● **Short exercise 1**:
Name every person or character mentioned in the essay on utopias and dystopias.
● **Short exercise 2**:
Continue the essay on utopias and dystopias after its last sentence.

● **Extract to read**:
## BEGIN
Here is a little forest

Whose leaf is evergreen

Here is a brighter garden

Where not a frost has been

In its unfading flowers

I hear the bright bee hum

Prithee, my brother

Into my garden come!

All of this from a woman who would never see the garden for herself.

But that’s sort of exactly the point, right? I mean, Dickinson and Tad are my people—they are the ones who are mired in the dark and they are the ones searching for a light, something more, something better. Something like a utopia.

And what is Dickinson’s garden, really, other than a form of utopia? Hearing those words, we picture a pastoral safe haven that is admittedly different from the technological utopias that we’ve been discussing in class but definitely a vision for a world that is better.

The trouble is that our utopias rarely come alone:  utopias are born out of dystopias, slide into dystopia, and maintain a healthy tension by threatening to turn into dystopias. As I’ve thought about this over the course of the semester, I have come to wonder if all utopias are in fact false for one person’s utopia is easily another’s dystopia. So we have this back and forth that is, as we have seen, instructive, but I’m most interested in the scenarios like those in Nineteen Eighty-Four and A Brave New World wherein an established utopia sets the scene for what has become a dystopian nightmare.

Somewhat like the life of a teenager. Tyler Clementi was perhaps the most high-profile case in a string of gay teen suicides that occurred in the fall of last year. At the time, I can remember being incredibly upset—not at Dharun, Clementi’s roommate—but at myself and my colleagues. “This death is, in part, on all of us,” I remember telling my peers for these are the kids that we are supposed to be advocating for and we’ve failed to change the culture that causes these things to happen. We’ve known about bullying in schools for a long time and we can make steps to alter that but we can also work to make youth more resilient.

Looking to do just that, columnist Dan Savage started a project called “It Gets Better” that attempted to convince gay youth to stick around because, well, “it gets better.” Once the initial goodwill wore off, I began to get increasingly upset at the project—not because the intent was unworthy but rather because the project showed a certain lack of understanding and compassion for those it was actually trying to help.
## END
● **Data section**:
## BEGIN
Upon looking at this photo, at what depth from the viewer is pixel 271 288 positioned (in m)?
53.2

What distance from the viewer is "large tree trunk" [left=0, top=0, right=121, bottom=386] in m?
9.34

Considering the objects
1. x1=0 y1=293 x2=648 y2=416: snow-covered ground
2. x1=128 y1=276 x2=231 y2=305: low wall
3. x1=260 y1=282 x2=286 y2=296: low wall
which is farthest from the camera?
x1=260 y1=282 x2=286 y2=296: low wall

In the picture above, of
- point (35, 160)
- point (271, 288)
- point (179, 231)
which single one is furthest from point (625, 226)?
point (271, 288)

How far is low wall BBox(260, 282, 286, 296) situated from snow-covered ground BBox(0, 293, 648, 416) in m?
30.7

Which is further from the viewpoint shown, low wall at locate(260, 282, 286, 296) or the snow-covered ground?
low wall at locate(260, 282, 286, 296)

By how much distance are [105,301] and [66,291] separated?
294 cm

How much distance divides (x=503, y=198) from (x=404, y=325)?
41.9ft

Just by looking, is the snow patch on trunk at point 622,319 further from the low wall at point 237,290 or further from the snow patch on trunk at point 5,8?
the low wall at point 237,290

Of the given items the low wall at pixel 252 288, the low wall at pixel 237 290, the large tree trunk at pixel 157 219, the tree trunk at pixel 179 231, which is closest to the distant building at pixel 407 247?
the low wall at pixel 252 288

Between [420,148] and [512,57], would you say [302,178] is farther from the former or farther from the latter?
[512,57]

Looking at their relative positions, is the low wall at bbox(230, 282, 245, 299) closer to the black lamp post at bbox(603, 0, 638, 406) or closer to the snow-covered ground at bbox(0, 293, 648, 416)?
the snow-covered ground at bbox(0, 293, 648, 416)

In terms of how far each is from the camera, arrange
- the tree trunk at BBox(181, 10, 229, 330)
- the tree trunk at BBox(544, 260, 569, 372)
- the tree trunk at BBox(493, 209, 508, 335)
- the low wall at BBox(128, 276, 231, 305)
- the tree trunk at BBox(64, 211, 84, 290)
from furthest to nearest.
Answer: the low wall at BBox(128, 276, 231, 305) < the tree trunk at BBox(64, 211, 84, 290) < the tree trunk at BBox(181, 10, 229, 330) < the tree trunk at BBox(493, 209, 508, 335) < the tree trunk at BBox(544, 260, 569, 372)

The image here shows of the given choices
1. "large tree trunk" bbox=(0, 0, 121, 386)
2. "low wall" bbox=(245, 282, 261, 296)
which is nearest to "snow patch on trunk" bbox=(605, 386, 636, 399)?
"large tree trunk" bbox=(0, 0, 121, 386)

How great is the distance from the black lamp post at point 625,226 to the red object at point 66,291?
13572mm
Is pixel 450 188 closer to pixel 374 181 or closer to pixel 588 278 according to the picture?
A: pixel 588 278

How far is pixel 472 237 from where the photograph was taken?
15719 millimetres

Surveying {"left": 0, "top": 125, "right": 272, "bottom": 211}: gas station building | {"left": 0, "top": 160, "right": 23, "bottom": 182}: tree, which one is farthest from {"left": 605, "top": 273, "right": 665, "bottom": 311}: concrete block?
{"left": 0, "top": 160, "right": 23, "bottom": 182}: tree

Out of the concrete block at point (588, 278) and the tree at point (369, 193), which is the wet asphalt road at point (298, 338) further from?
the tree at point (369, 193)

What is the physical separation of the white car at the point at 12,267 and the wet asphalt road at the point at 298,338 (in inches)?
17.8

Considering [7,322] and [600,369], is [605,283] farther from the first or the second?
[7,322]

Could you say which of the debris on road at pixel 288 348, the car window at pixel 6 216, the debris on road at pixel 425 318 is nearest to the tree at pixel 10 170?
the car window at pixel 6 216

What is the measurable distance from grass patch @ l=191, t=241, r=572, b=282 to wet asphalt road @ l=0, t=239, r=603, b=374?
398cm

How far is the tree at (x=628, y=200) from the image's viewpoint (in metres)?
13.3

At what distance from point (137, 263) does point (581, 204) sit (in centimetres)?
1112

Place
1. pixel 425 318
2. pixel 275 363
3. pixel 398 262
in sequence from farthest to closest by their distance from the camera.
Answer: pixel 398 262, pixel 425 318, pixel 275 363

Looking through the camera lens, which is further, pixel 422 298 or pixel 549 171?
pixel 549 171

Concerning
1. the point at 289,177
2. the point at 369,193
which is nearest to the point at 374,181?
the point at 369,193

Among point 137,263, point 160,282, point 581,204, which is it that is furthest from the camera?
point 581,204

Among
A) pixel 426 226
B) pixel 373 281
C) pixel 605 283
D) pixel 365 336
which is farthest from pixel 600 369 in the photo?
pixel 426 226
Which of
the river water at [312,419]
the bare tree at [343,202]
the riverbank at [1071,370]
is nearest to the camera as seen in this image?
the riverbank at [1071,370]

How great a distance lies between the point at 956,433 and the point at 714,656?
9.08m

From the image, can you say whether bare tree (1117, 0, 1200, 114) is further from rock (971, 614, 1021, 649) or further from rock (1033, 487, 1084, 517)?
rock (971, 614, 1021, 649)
## END
● **Response 1**:
Dickinson, Tad, Tyler Clementi, Dharun, Dan Savage

● **Response 2**:
Telling a teenager that things will get better somehow, someday is like telling him that things will get better in an eternity because every day is like a million years. Telling a teenager your story means that you are not listening to theirs. And what about all those youth who don’t feel like they can tough it out until they can leave? They feel like failures. What you’re really after with this whole thing is hope, but I think that the efforts are misguided.

I was frustrated because this position caused youth to be passive bystanders in their own lives—that one day, they’d wake up or go off to college and things would magically get better. There might be some truth to that but what about all of the challenges that youth have yet to face? Life is hard—for everyone—and it’ll kick you while you’re down; but we need to teach our youth not to be afraid to get back up because the wrong lesson to learn from all of this is to become closed off and cynical.

So what are some of the ways that we can take a look at young adult culture and reexamine the activities that youth are already engaged in, in order to tell young people that they are valued just as they are?

For me, Young Adult fiction provides a great space in which to talk about themes of utopia/dystopia, depression, and bullying. So much more than Twilight, there was recently a discussion over this past summer on Twitter with participants employing the hash tag #YASaves. The topic was sparked in response to claims that the material in Young Adult fiction was too dark. Case in point, The Hunger Games centers on an event wherein 24 teenagers fight to the death in an arena. And I say this with the caveat that I am not a parent but I get that position—I really do. Years of interacting with parents and their children in the arena of college admission has convinced me that many parents want the best for their kids—they want to protect them from harm—but simply approach the process in a way that I do not find helpful.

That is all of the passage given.